■ PROMPT: Across the whole listing, return each line exactly, with no images included.

■ DATA RECORDS:
:::

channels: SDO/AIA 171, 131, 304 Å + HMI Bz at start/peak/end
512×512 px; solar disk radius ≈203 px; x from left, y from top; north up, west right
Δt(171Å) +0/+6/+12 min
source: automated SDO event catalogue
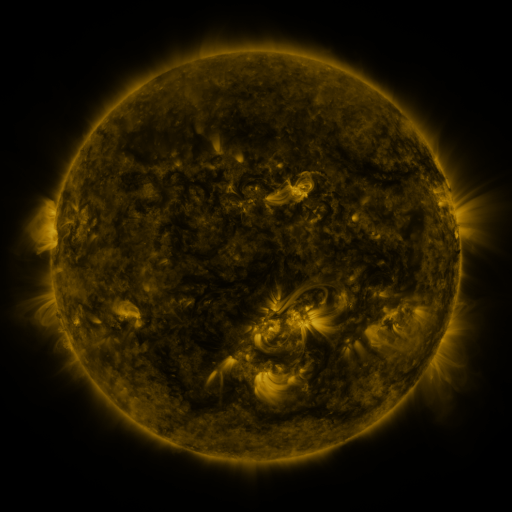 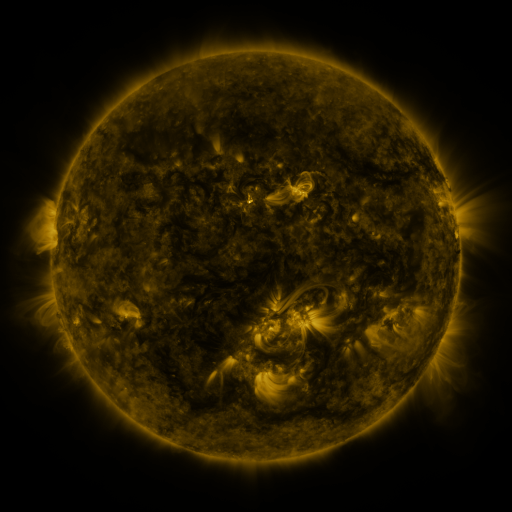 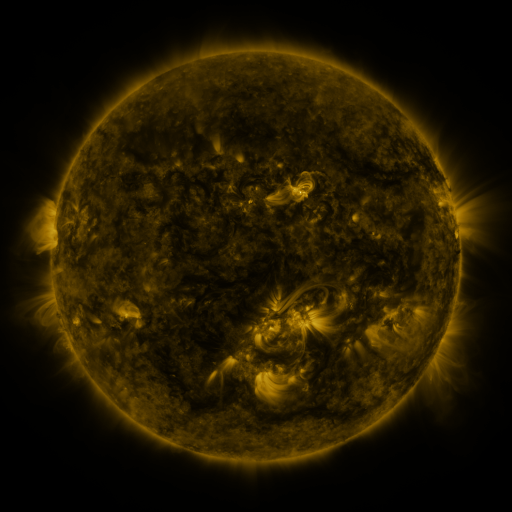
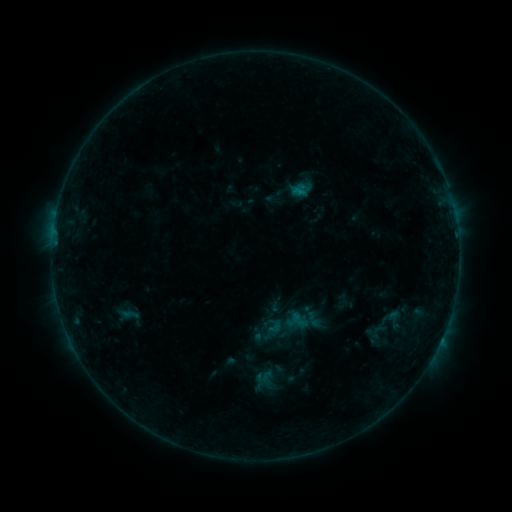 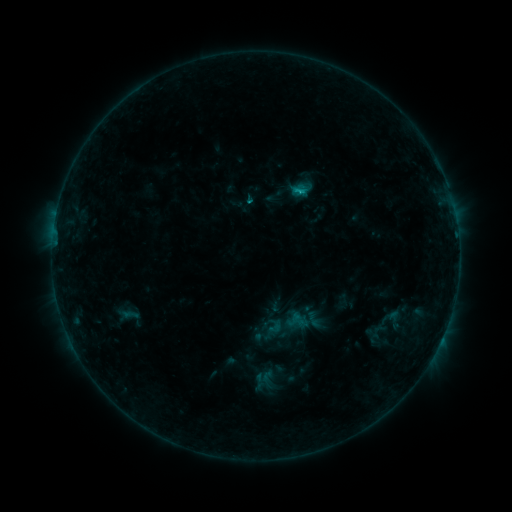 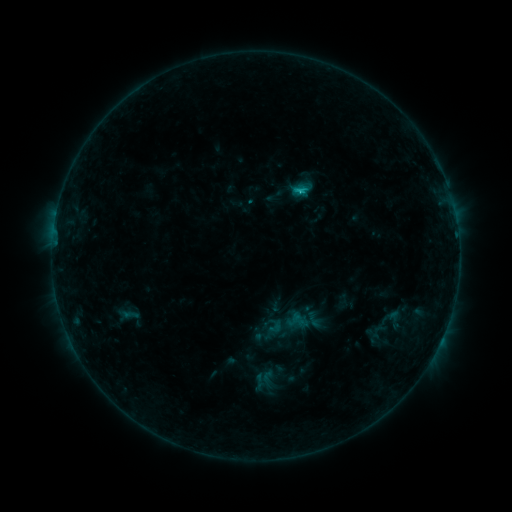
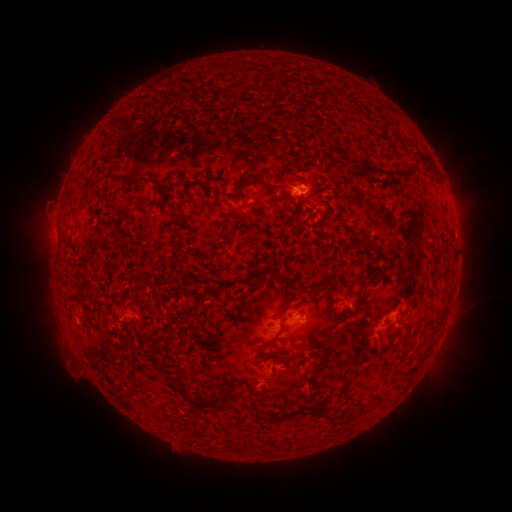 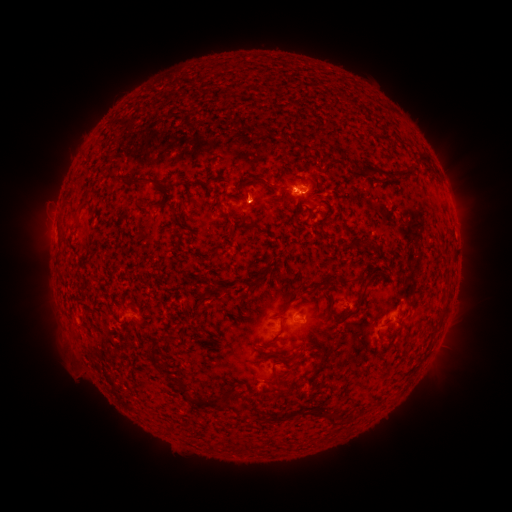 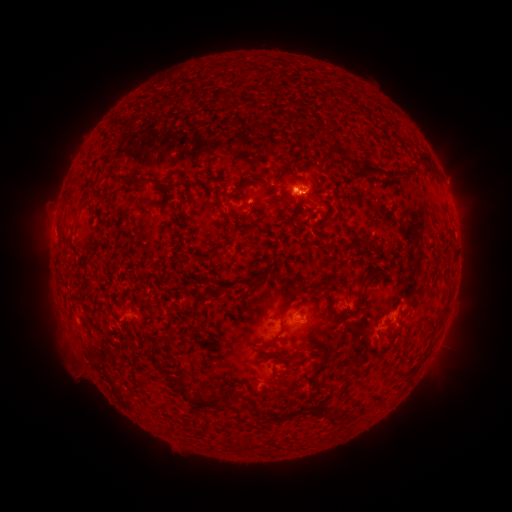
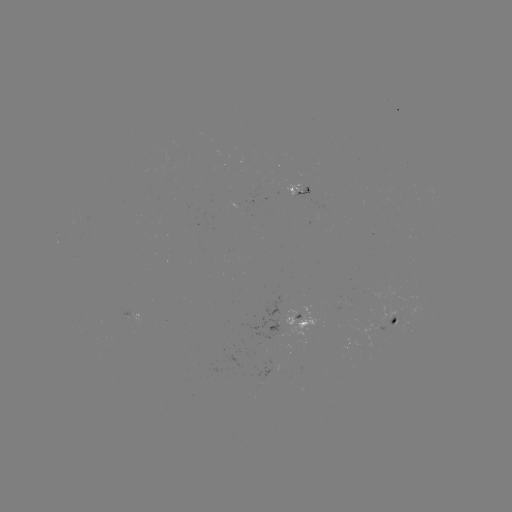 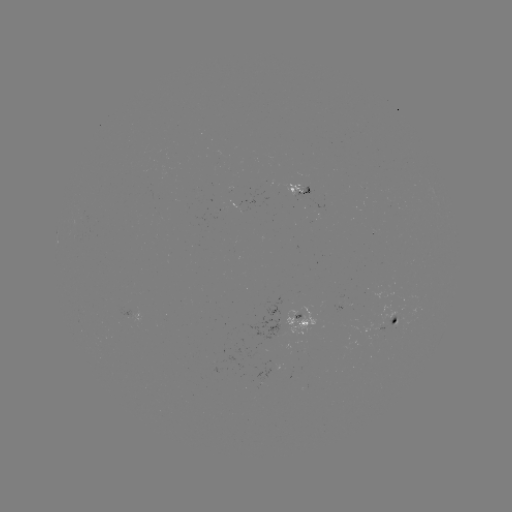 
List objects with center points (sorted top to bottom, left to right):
C1.1 flare: (298, 191)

:::

■ RESPONSE BOX:
channels: SDO/AIA 171, 131, 304 Å + HMI Bz at start/peak/end
512×512 px; solar disk radius ≈203 px; x from left, y from top; north up, west right
Δt(171Å) +0/+6/+12 min
source: automated SDO event catalogue
List objects with center points (sorted top to bottom, left to right):
C1.1 flare: (298, 191)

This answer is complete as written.